[Problem to solve]
Pick up the announcement of monthly Croatian film screenings below and continue it from its last sentence.

[Extracted text]
□ □ □ □ □ □ □
The Doors Art Foundation


Upcoming film screenings at the Two Boots Pioneer Theater
every first Thursday of the month

The Doors Art Foundation is proud to present monthly screenings featuring a selection of films from the Croatian cinema of the last decade. This unique project is a result of a creative collaboration between The Doors Art Foundation, the Croatian film critic Jurica Pavicic and the featured Croatian filmmakers.

Two Boots Pioneer Theater is located at:
155 East 3rd Street (at Avenue A) / New York, NY 10009 / (212) 591-0434
Subways: F train to 2nd Ave / 6 train to Broadway/Lafayette
Tickets: $9.00 adults, $6.50 members
Seating is limited so we encourage you to buy your tickets in advance.

November 3, 2005 @ 7PM
2004, Alka Film, Croatia 100 MIN
Director: Arsen Anton Ostojic 
Cast: Dino Dvornik, Marinko Prga, Mladen Vulic, Marija Skaricic, Coolio
Croatian (English subtitles)

The official Croatian entry for the Best Foreign Language Film at the 78th Annual Academy Awards, Arsen Anton Ostojic’s Ta divna splitska noc (A Wonderful Night in Split) has already won numerous awards at prestigious film festivals all over the world.  A black-and-white film constructed around three interlocking and overlapping stories, each with fatal consequences, Ta divna splitska noc takes place between 10 pm and midnight on a New Year’s Eve in the narrow streets and corridors of Split on the Adriatic coast.  A smalltime drug dealer Nike has just abandoned his mother and widow Maria to go to Germany with a shipment of drugs – a plan that fatally backfires. Maja, who urgently needs money for her next fix, is supposed to prostitute herself with the dejected US Marine Franky (played by Coolio). And teenagers Luka and Angela want to lose their virginity under the influence of LSD before midnight. A smart screenplay ties all three stories into an expertly made film noir.
□ □ □ □ □ □ □
[Data excerpts]
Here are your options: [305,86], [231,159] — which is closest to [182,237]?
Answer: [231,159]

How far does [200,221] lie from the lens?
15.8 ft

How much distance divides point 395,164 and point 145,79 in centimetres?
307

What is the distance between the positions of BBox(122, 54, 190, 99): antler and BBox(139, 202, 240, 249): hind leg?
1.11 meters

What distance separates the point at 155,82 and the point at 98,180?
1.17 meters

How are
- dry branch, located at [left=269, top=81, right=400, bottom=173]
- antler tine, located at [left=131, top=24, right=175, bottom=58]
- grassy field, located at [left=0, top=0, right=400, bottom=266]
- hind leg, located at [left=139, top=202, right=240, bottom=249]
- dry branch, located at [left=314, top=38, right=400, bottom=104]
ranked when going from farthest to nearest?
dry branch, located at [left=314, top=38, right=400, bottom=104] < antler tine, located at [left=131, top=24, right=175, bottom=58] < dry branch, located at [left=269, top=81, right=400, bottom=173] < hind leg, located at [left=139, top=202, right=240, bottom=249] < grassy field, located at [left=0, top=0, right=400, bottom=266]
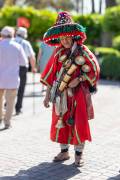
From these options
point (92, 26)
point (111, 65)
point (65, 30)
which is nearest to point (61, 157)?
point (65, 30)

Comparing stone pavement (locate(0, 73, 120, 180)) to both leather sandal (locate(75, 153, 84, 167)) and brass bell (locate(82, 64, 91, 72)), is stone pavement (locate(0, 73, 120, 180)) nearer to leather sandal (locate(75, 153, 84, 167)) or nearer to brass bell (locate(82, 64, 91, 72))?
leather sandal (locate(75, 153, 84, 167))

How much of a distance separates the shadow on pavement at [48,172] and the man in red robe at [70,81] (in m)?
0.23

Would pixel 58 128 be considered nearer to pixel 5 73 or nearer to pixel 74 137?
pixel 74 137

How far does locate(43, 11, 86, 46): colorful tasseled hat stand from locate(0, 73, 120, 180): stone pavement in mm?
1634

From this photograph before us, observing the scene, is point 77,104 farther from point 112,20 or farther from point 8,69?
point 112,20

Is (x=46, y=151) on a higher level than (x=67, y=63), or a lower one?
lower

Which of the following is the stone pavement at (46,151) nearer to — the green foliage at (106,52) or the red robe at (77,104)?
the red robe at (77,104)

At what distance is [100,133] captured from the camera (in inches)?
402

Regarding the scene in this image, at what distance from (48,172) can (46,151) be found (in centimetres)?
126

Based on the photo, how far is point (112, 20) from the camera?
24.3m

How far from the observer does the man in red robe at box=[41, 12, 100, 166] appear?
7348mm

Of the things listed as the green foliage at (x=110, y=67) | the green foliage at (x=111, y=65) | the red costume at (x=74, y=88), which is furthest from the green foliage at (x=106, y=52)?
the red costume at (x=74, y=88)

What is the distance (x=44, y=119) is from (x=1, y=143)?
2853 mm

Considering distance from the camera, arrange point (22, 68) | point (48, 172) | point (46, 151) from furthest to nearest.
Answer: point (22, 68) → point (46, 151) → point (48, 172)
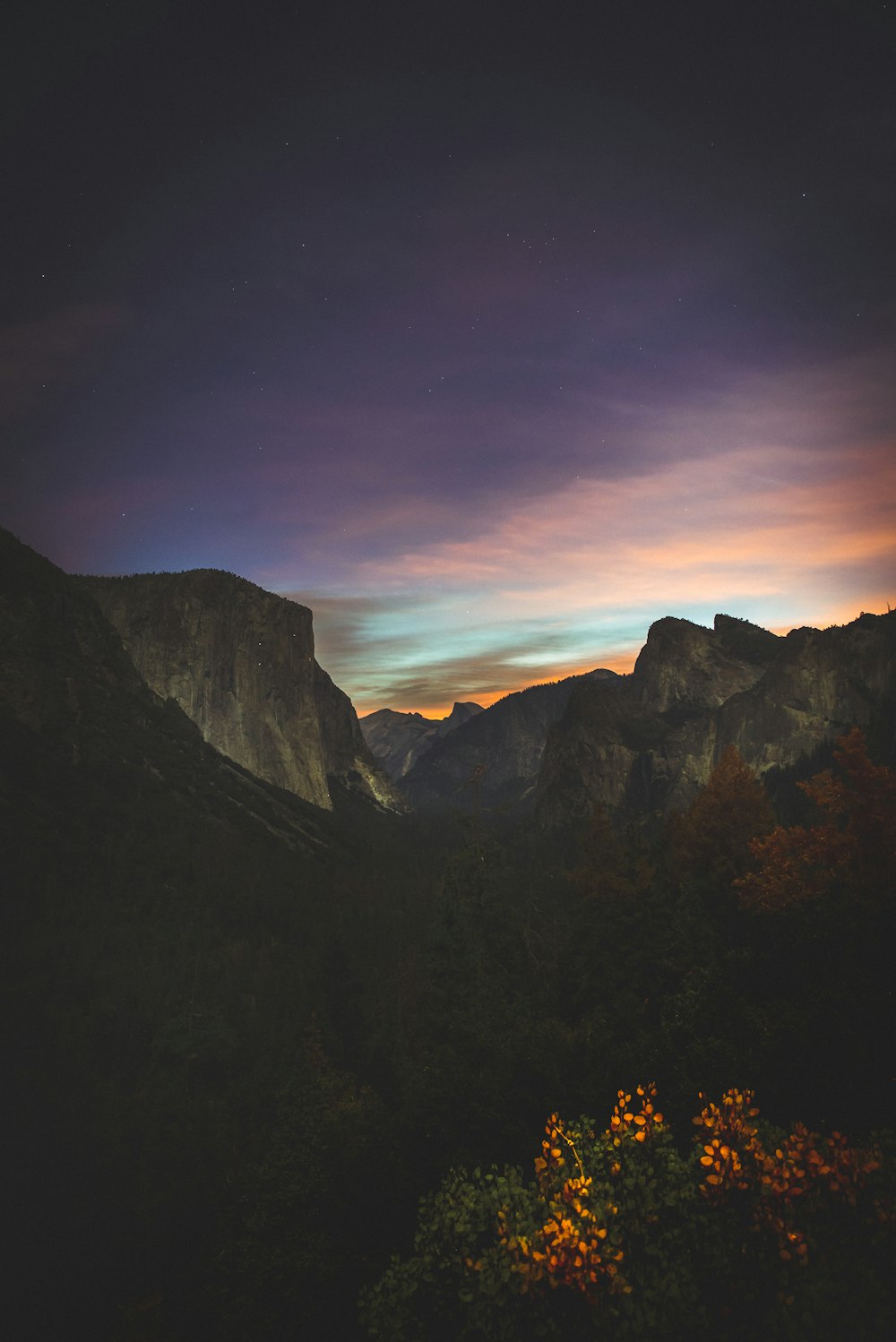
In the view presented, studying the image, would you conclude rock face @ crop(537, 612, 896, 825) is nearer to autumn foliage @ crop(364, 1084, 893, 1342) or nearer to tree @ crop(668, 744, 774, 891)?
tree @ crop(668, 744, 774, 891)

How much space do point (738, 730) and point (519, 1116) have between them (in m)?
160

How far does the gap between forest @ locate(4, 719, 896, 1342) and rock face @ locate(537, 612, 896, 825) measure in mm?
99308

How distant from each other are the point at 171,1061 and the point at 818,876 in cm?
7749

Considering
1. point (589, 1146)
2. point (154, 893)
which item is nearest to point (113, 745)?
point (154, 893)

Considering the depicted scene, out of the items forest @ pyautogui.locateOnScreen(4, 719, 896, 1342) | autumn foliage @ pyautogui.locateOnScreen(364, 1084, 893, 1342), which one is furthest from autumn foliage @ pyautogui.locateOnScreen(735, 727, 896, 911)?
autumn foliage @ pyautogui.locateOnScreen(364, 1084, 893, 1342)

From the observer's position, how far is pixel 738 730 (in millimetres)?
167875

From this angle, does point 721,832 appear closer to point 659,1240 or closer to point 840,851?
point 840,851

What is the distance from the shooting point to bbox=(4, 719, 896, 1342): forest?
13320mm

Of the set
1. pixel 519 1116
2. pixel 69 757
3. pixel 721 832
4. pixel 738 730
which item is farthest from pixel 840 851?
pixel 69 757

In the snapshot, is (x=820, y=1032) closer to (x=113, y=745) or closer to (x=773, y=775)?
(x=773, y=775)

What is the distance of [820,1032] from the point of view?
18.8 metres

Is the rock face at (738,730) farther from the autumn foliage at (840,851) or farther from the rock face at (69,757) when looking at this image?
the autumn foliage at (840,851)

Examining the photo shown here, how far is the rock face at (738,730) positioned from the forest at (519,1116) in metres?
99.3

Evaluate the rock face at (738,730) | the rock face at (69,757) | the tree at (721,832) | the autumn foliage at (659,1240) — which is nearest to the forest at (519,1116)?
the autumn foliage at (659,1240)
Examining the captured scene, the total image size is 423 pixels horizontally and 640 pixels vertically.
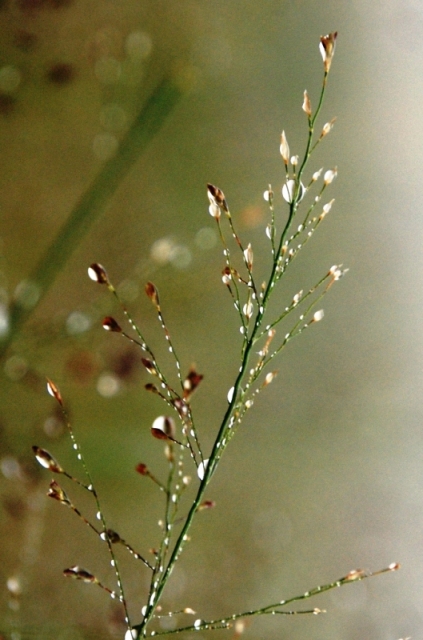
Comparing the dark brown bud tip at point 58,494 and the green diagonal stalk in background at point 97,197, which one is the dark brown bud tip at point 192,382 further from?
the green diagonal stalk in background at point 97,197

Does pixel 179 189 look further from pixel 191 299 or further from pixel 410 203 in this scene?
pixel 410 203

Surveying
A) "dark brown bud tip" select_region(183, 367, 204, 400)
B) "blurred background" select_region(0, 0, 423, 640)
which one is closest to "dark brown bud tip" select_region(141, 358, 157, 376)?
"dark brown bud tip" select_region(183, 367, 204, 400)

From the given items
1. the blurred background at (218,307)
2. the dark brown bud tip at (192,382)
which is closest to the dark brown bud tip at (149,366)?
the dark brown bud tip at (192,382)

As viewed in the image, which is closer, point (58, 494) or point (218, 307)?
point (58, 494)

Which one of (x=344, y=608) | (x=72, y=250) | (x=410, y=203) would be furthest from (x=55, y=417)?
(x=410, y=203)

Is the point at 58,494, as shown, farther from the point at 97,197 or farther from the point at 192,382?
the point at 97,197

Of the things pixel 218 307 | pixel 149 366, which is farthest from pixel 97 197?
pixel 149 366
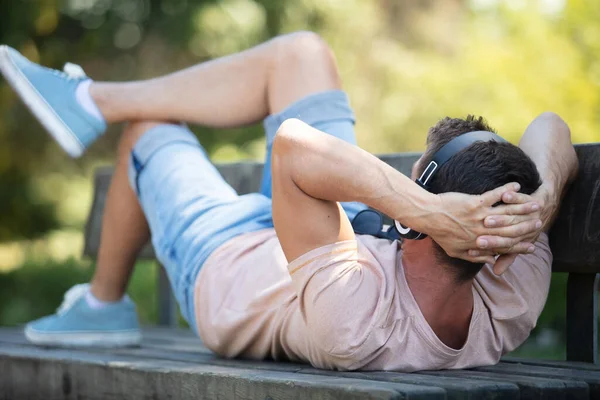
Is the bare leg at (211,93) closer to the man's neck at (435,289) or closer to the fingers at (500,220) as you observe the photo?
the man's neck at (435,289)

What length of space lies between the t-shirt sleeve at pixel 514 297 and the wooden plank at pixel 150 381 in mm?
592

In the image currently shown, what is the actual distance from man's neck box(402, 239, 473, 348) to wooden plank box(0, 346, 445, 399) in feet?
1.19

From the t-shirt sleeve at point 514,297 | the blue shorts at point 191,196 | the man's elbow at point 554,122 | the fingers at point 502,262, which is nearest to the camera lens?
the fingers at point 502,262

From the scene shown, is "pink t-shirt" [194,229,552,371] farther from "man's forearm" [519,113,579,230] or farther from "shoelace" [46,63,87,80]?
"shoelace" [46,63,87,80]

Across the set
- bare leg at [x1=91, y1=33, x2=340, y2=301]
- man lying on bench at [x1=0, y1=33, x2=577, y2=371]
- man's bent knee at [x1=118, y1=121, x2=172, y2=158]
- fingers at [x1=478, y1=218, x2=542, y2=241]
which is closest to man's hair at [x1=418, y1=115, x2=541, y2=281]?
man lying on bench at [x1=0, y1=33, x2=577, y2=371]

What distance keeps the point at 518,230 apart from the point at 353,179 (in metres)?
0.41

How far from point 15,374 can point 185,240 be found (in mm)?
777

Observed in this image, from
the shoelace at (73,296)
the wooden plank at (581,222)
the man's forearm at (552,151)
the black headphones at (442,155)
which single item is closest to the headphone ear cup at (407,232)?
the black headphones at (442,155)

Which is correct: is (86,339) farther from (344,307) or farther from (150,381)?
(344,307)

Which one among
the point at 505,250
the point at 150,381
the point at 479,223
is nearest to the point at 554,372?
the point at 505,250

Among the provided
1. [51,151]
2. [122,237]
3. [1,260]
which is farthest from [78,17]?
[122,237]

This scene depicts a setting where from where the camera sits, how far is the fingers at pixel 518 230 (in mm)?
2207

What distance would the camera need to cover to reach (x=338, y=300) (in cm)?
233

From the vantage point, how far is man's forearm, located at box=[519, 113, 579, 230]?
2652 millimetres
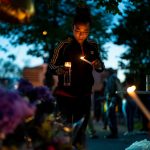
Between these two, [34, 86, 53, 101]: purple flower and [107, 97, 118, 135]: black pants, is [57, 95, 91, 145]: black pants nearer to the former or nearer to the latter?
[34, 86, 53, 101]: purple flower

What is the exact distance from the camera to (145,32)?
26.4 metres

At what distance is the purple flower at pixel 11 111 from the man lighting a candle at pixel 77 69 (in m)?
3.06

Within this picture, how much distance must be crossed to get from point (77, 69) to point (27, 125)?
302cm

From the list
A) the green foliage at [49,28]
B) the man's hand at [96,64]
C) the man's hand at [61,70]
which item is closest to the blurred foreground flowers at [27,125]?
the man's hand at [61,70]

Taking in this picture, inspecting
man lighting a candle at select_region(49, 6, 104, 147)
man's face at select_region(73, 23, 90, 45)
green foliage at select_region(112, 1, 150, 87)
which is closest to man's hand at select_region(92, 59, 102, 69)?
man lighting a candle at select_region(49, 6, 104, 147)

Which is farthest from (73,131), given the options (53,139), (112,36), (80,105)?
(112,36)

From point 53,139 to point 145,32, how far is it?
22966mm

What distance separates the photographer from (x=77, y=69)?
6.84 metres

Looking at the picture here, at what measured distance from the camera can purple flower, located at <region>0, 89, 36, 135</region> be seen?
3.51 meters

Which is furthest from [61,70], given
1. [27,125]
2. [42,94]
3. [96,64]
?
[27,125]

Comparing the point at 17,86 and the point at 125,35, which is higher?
□ □ □ □ □ □ □
[Exercise output]
Arsen Anton Ostojic
Arsen Anton Ostojic received his BA in film directing from the Academy of Dramatic Arts in Zagreb, Croatia in 1990, and his MFA degree in filmmaking from New York University in 1994. He has made several award-winning documentaries and short films, in addition to the recently completed full length feature film. He worked on about twenty feature films in Europe and in the United States as an assistant director, production manager or line producer. He is currently teaching production at the Academy of Dramatic Arts in Zagreb, following several teaching assignments in New York City and in Salzburg, Austria.

December 1, 2005 @ 7PM
2003, Interfilm, Croatia, 90 MIN
Director: Zrinko Ogresta
Zlatko Crnkovic, Ivo Gregurevic, Marija Tadic, Jasmin Telalovic, Ivan Herceg, Nikola Ivosevic
Croatian (English subtitles)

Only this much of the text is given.